WHAT YOU HAVE TO DO: Say how many lines in the following data hold the word "South". Write nothing but that number.

RECORD SET:
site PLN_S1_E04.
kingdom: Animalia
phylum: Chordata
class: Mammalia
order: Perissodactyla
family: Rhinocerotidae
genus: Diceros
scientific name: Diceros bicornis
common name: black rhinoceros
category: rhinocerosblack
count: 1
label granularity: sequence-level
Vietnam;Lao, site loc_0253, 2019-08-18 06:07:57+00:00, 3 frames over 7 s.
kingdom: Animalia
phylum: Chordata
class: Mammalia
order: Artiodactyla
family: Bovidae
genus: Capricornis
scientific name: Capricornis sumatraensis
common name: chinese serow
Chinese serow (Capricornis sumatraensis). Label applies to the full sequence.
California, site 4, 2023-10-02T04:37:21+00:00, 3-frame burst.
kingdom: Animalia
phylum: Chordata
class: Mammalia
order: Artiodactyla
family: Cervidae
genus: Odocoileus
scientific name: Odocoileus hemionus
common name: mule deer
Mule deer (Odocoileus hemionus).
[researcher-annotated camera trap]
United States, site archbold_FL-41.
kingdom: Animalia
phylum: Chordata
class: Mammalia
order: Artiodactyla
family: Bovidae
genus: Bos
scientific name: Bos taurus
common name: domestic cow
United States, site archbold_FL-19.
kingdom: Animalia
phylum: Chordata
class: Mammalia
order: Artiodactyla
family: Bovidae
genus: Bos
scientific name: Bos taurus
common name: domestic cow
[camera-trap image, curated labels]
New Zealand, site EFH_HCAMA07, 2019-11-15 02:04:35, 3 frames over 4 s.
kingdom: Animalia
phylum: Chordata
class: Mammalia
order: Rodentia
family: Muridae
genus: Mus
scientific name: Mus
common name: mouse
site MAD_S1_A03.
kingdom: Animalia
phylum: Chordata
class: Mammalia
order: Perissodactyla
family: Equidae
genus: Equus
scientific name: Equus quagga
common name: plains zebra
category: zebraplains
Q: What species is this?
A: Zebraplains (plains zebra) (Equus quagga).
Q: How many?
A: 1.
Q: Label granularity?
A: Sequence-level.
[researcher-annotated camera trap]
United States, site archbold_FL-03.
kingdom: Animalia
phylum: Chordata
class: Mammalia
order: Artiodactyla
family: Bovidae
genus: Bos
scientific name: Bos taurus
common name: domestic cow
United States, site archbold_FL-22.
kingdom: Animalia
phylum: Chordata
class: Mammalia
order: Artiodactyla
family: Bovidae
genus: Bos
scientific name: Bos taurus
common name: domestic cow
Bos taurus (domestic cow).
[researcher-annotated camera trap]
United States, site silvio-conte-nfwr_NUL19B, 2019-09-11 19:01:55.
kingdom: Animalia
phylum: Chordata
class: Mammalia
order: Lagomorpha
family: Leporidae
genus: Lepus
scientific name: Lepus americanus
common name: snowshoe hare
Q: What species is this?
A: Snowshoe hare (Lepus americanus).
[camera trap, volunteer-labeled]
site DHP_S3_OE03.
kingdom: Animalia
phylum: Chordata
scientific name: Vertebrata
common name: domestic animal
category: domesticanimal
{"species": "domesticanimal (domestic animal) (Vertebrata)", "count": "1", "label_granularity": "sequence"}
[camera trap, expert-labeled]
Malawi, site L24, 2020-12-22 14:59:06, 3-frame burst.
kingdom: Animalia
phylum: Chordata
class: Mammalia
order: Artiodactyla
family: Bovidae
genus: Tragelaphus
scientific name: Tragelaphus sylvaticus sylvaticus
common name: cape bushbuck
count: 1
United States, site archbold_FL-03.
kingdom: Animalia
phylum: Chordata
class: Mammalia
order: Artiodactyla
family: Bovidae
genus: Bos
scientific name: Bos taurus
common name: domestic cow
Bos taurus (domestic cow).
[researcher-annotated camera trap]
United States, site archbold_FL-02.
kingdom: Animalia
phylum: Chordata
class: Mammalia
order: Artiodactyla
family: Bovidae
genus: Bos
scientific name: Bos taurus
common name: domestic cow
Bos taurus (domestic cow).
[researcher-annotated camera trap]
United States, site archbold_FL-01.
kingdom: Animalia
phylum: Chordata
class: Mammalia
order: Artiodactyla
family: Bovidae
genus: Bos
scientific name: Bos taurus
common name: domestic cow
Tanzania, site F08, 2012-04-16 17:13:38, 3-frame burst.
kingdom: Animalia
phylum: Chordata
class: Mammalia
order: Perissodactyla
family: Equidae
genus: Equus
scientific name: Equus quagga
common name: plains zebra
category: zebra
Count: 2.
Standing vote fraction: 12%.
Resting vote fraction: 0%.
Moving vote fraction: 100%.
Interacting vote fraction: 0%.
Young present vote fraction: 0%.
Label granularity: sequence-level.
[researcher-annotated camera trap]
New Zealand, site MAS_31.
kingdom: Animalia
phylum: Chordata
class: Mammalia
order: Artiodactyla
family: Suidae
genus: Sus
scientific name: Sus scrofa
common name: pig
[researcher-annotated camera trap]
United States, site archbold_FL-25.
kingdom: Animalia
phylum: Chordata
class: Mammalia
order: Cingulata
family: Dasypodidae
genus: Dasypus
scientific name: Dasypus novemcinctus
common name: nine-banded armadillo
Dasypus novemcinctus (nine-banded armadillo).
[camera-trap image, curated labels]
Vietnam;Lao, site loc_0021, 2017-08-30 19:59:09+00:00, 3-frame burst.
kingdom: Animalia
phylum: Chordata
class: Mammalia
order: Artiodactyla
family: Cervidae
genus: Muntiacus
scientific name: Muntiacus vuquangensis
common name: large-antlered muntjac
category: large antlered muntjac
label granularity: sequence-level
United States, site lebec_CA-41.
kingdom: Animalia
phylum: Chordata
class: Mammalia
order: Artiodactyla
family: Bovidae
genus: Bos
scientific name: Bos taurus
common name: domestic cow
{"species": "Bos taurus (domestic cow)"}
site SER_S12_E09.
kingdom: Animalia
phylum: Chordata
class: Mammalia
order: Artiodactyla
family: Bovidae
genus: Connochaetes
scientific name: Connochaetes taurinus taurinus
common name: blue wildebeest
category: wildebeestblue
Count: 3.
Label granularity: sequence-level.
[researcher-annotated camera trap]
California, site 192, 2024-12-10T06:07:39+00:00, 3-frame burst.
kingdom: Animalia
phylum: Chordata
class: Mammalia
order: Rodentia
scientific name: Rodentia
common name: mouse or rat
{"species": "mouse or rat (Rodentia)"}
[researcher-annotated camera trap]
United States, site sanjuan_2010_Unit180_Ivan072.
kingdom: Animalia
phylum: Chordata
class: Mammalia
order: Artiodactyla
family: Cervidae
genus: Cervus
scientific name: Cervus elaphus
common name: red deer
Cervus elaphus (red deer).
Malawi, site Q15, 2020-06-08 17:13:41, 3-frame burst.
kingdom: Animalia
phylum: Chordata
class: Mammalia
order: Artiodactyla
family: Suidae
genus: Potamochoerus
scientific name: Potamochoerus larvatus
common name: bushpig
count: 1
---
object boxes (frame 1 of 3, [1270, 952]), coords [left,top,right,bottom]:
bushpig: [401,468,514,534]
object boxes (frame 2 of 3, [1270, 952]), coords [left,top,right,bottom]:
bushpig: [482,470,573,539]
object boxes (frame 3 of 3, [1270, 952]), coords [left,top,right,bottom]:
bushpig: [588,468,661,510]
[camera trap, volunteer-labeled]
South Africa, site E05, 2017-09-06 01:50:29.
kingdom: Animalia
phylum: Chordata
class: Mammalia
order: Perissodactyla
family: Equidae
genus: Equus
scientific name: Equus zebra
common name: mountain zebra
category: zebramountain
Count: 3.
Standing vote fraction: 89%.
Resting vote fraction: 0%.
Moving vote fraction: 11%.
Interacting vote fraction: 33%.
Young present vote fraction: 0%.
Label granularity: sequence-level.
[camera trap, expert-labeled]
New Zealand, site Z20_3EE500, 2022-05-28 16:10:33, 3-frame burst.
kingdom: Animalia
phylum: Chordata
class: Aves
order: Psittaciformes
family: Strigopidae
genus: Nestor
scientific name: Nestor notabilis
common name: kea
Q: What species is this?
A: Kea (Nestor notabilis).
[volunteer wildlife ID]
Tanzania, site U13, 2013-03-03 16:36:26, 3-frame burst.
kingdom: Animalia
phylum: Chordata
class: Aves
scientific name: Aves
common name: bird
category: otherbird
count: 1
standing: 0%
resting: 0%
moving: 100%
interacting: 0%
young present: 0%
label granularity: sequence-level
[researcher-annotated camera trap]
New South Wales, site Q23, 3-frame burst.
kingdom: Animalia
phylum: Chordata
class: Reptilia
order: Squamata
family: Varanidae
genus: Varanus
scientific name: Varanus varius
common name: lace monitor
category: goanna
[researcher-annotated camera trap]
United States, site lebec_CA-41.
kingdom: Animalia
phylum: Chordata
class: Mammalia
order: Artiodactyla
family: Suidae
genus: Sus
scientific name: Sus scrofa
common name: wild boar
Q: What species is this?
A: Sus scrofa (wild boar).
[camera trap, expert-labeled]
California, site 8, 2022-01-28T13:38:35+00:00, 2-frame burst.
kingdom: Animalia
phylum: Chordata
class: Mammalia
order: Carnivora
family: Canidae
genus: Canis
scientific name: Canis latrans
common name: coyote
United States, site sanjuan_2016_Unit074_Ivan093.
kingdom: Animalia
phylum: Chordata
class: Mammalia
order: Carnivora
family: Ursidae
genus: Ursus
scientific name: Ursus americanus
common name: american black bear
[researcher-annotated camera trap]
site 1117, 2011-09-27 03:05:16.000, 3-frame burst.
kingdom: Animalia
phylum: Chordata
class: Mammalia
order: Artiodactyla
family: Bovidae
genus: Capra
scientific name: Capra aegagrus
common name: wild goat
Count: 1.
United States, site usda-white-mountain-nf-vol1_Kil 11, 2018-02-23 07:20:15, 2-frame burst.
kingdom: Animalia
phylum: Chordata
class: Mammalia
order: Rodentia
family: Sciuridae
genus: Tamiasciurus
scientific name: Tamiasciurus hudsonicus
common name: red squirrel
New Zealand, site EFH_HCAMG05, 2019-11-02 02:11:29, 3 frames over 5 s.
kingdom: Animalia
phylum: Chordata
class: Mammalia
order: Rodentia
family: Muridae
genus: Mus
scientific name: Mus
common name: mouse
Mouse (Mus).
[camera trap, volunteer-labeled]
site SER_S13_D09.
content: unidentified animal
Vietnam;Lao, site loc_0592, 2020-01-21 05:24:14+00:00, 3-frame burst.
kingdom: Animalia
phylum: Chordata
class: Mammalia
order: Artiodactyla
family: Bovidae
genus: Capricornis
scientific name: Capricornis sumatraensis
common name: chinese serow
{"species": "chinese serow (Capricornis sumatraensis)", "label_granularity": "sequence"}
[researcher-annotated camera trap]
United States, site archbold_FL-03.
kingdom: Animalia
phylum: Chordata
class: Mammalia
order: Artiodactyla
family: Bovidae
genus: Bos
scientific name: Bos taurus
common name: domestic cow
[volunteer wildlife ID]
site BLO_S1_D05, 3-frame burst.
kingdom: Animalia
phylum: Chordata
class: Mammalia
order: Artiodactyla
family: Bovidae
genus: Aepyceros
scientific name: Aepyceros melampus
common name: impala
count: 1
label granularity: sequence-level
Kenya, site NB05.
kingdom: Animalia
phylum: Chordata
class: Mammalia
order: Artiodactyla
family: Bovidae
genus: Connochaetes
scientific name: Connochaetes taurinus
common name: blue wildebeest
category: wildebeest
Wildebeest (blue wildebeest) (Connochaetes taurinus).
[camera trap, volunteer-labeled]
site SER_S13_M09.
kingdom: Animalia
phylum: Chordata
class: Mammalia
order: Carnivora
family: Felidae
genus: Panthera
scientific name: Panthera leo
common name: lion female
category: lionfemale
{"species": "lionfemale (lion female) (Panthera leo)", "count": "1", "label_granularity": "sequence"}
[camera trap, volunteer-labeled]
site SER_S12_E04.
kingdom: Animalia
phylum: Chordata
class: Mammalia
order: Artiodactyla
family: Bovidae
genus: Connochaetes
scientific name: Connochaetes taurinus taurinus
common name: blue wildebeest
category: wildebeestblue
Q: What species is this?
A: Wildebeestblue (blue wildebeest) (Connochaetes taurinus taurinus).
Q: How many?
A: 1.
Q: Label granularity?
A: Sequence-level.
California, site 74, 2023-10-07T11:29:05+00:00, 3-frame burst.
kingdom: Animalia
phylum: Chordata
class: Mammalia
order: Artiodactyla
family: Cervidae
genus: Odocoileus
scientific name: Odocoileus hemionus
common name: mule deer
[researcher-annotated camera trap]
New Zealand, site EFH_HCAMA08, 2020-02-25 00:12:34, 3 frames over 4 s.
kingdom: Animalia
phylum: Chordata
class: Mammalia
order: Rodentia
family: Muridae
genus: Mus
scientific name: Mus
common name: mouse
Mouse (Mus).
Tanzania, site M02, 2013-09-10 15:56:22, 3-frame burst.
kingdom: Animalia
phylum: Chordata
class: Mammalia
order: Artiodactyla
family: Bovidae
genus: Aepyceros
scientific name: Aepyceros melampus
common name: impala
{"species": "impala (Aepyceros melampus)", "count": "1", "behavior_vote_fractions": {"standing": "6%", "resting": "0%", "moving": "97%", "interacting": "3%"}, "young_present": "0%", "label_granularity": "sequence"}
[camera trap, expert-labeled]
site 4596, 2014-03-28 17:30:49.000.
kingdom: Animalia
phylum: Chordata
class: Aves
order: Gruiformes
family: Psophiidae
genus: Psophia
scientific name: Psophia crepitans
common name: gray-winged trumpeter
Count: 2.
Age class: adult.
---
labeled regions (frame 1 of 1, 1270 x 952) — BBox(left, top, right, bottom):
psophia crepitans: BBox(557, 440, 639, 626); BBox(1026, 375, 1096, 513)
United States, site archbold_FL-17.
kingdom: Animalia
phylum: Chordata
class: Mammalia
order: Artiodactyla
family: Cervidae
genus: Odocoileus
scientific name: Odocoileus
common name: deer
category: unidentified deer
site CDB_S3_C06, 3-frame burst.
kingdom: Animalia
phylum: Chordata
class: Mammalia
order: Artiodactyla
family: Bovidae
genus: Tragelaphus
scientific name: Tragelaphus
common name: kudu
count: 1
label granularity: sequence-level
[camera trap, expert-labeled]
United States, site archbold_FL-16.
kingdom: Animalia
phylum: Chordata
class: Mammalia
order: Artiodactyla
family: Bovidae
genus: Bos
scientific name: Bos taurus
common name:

RESPONSE TO THE EXERCISE: 2